Surely, there is nothing wrong with trying absolutely anything that might help us to achieve our goal of stronger, more self sufficient greens, regardless of how much it might have made the great Mr. Arthur shake with rage!

Get a soil analysis test done, study the results, ask for advice, experiment with whatever products those results appear to suggest you could use to compensate for anomalies in your rootzone and, if that doesn't work, experiment again. Be open to new ideas, evaluate them in your own head, and make up your own mind whether there is a place for these new ideas and products in your programme.

And think about cutting heights, and how easy it would be to maintan your greens if you could get away with cutting a millimetre, or even half a millimetre higher all year round. You would use less nutrients, you'd get less disease, your overseedings would be more successful, your machines would cause less wear on the edges and the high spots, and your water usage would go down.

And, most of all, communicate with your employers and members. Tell them what you plan to do, and why they might have to suffer a little in the short term while you do it. Let them know your fears for the future, and what advantages they may enjoy in the long term if they trust you to do the right thing now.

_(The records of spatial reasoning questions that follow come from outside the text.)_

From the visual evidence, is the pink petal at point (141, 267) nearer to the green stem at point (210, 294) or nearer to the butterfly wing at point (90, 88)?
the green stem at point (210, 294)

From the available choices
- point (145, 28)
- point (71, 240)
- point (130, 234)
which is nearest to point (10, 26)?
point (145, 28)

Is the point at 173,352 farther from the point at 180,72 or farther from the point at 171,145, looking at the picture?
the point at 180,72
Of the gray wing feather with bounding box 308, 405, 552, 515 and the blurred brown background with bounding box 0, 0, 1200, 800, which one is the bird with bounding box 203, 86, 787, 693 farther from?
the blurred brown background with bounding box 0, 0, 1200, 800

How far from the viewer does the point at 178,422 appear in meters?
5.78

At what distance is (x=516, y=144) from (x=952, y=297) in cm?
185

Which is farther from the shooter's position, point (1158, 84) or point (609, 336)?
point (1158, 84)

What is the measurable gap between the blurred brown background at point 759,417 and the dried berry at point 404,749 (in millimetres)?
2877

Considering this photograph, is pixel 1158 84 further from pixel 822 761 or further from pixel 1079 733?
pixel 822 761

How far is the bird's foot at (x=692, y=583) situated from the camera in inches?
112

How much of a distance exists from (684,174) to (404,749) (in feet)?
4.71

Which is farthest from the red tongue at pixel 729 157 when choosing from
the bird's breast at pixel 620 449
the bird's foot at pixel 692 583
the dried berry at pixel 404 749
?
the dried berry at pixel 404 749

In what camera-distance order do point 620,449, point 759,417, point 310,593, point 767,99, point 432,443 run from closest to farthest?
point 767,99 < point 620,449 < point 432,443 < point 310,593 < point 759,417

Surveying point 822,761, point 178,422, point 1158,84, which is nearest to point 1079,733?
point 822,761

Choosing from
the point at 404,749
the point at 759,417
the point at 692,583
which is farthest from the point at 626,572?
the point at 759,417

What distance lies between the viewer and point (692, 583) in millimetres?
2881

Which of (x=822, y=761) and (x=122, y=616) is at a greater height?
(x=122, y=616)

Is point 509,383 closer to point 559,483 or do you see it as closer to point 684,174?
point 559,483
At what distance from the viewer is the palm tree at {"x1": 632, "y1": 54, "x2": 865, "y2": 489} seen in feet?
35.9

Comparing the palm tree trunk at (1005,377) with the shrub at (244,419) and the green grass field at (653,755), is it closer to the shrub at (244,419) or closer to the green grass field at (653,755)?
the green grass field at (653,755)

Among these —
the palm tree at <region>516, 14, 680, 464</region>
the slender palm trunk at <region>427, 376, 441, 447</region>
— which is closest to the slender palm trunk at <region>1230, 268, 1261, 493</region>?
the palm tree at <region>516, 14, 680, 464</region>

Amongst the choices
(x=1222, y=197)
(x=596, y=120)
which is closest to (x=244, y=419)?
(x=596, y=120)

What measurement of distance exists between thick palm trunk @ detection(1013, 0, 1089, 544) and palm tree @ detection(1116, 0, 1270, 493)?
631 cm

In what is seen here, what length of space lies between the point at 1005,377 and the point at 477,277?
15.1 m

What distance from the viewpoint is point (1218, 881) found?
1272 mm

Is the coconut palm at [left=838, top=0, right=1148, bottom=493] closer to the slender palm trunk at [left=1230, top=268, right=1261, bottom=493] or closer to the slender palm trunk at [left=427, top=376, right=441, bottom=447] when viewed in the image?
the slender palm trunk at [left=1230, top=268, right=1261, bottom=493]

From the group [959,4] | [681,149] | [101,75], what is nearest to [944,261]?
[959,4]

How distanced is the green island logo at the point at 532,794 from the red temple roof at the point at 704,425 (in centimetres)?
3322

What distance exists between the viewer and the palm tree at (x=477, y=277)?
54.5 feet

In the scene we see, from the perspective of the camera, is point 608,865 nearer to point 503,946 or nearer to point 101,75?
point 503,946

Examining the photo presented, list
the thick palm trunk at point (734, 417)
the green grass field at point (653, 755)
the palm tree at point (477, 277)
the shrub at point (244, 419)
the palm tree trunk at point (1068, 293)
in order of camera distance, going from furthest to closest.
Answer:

If ultimate sustainability on our specific site is our goal, whether that goal be minimal inputs and disturbance on an underplayed, fertile links like Machrie, or whether it be an improved, "puttable, all-year-round" surface which is less susceptible to disease and thatch build-up at the course with the swampy 15 year old USGA spec greens, we need to get together with our employers and work out, and document, in which direction they wish the club to go over the next 5, 10, or even 20 years.

We need to work with, not against, our committees and memberships to come up with a strategy that will enable us to produce a golf course strong and healthy enough to withstand the worst that the beaurocrats can throw at us. And if, in our own particular instance that means a poa-bent mix rather than fescue, or more aeration rather than less, or (perish the very heinous thought) eight and a half feet in the Summer instead of ten, then please let us carefully and sensibly work this out for ourselves rather than just blindly following the latest fad or theory. Only then will we be able to work towards a sustainable future for 'our' golf course.